This page is a diary of our activities, as we try to transition to ExtremeProgramming at UdNeueMedien. The thoughts and observations herein are mainly written down by JiriLundak (so often they reflect purely my very personal view of things) and maybe other team members, as well.
We will try to capture the progress we make as an XP team and hope to look back once in the future and reflect on what we have done.
Prelude
In early January of 2002 our team at UD Neue Medien became increasingly aware, that we were in need of a change in attitude, behavior and process to be able to keep up with project pressure. You are always in trouble, when having to balance the FourVariables against each other.
Having heard KentBeck talk enthusiastically about XP at OOP 1999 in Munich and having read some XP books, I was thinking, that this was the only way to keep up with the accelerated pace of development. I was even more convinced after having experienced projects at a previous employer, that were not successful because of months-long AnalysisParalysis.
I was happy to see that our management welcomed our change to XP officially, giving us green light to adopt it, under the condition it would have intimate knowledge of what was going on within the team. -- JiriLundak
February 16th, 2002
Having already done some of the technical practices sporadically in the weeks before (like UnitTesting, PairProgramming, StandUpMeeting, etc.), this is actually the first week we tried do it all.
We have set up a whiteboard, where we attach all the StoryCards and TaskCards? (color coded as green respectively white index cards). Unfortunately we have no large offices, so it was a bit hard to find a good place for the board. We decided to append it in the office of our CTO, who also plays often the role of our internal CustomerProxy.
Our first planning game was something, I personally was afraid of. How would we be able to find the right size of stories and tasks? What would the effect be, when a story would turn out to be much bigger, than management and we anticipated and accounted for? What would happen to the fixed price projects that were already sold and terminated, when we would estimate them to take longer than expected?
My fear turned out as unnecessary. The breaking up of projects into stories and further into tasks, helped all team members to be more realistic about the complexity of the tasks at hand.
There is a big bulk of stories we have already articulated to fill up the next n iterations. Currently we have chosen to do one-week iterations and one month releases. I hope we will be able to keep up with this pace. A question arises: How far into the future should we plan?

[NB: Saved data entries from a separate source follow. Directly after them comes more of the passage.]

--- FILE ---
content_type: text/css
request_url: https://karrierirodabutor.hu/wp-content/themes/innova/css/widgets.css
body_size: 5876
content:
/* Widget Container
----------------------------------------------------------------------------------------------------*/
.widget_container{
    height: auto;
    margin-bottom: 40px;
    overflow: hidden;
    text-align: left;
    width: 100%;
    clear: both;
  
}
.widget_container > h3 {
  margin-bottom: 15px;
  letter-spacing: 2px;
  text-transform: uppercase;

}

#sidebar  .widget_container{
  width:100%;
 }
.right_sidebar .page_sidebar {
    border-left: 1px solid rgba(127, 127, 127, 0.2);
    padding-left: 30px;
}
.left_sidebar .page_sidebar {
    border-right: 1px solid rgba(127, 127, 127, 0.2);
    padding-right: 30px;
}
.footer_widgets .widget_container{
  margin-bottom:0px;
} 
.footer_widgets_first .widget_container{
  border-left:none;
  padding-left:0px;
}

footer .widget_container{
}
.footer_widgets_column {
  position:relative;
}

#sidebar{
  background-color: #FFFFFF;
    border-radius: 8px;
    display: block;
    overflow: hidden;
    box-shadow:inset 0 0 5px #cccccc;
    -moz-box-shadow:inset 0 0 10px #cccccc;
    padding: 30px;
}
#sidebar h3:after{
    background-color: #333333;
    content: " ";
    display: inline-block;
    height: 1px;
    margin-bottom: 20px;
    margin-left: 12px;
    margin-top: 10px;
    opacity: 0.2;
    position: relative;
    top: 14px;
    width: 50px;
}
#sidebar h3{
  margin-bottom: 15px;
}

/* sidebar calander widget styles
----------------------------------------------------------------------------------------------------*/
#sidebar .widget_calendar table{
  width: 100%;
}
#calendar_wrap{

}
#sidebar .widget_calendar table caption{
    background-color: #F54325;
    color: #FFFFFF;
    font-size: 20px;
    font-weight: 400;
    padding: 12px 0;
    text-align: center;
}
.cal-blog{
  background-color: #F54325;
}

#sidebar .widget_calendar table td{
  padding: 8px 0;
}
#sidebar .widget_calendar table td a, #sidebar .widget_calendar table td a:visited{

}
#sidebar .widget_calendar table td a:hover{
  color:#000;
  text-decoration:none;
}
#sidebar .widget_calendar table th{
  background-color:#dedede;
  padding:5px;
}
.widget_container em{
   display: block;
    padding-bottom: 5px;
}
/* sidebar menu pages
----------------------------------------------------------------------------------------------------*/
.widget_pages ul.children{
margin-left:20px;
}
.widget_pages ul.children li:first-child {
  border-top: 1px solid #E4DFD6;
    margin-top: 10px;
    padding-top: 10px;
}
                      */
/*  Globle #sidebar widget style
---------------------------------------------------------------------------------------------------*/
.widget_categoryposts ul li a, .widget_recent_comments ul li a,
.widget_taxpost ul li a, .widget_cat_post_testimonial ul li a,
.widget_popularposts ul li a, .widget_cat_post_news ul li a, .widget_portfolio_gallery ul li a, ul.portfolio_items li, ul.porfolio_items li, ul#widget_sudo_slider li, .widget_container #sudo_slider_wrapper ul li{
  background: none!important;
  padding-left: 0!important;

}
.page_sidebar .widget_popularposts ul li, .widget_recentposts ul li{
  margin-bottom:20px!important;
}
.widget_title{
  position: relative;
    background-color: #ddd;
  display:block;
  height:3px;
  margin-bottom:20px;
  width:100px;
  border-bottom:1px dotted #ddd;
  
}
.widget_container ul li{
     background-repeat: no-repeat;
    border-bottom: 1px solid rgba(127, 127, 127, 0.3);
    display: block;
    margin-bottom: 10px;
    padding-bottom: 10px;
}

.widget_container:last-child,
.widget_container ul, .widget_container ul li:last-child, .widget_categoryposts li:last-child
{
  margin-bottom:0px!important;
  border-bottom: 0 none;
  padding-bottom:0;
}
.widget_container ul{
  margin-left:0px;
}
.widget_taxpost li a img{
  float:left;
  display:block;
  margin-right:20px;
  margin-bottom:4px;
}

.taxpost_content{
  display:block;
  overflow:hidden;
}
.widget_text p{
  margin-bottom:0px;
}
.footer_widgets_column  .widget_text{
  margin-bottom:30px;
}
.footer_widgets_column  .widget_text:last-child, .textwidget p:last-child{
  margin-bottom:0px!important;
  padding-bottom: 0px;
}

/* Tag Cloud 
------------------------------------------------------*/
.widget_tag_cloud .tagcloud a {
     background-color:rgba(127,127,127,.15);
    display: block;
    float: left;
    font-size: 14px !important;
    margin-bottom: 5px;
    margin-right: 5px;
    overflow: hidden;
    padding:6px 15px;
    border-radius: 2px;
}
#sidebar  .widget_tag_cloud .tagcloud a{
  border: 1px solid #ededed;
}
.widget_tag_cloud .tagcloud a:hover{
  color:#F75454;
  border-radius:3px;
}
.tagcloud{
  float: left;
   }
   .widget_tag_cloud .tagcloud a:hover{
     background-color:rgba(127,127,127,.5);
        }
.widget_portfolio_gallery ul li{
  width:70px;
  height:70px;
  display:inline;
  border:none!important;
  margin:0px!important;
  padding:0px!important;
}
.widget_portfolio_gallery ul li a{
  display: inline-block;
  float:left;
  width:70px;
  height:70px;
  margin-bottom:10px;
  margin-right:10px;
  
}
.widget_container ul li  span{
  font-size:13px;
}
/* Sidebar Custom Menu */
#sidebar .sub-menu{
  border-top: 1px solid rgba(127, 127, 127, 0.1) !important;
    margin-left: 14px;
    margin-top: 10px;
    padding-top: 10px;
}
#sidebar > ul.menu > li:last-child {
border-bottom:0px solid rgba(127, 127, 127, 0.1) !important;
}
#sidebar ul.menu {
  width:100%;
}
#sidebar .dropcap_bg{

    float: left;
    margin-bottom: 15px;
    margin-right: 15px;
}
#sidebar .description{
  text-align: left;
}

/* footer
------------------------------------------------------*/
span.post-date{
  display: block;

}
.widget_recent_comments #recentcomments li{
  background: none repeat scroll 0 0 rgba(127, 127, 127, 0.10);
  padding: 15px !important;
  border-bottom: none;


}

An interesting observation I made during our first IterationPlanning meeting: A developer noted at the end of the meeting: 'If I had to do it myself, I would not have thought of about half the tasks, that are needed to complete the story.'. Should it be really true, that we think of more facets of a story, when doing the planning all together? I think this is the first positive sign, that we are likely to catch more of the real requirements, than doing some analysis all alone in one room with paper and pencil. -- JiriLundak
February 22nd, 2002
Are one week iterations too short? This question crept up in my mind during this week. It seems sometimes, that with one week iterations you spend too much time with iteration planning - say the whole Monday morning - and not enough programming, to get anything accomplished. We should limit our iteration planning to what it should be: an iteration planning meeting and not a one year planning meeting. How do you keep the focus of a team to the immediate tasks at hand? It seems though that we managed to have more precise estimates of the tasks to complete our first story. So we have something to cheer about!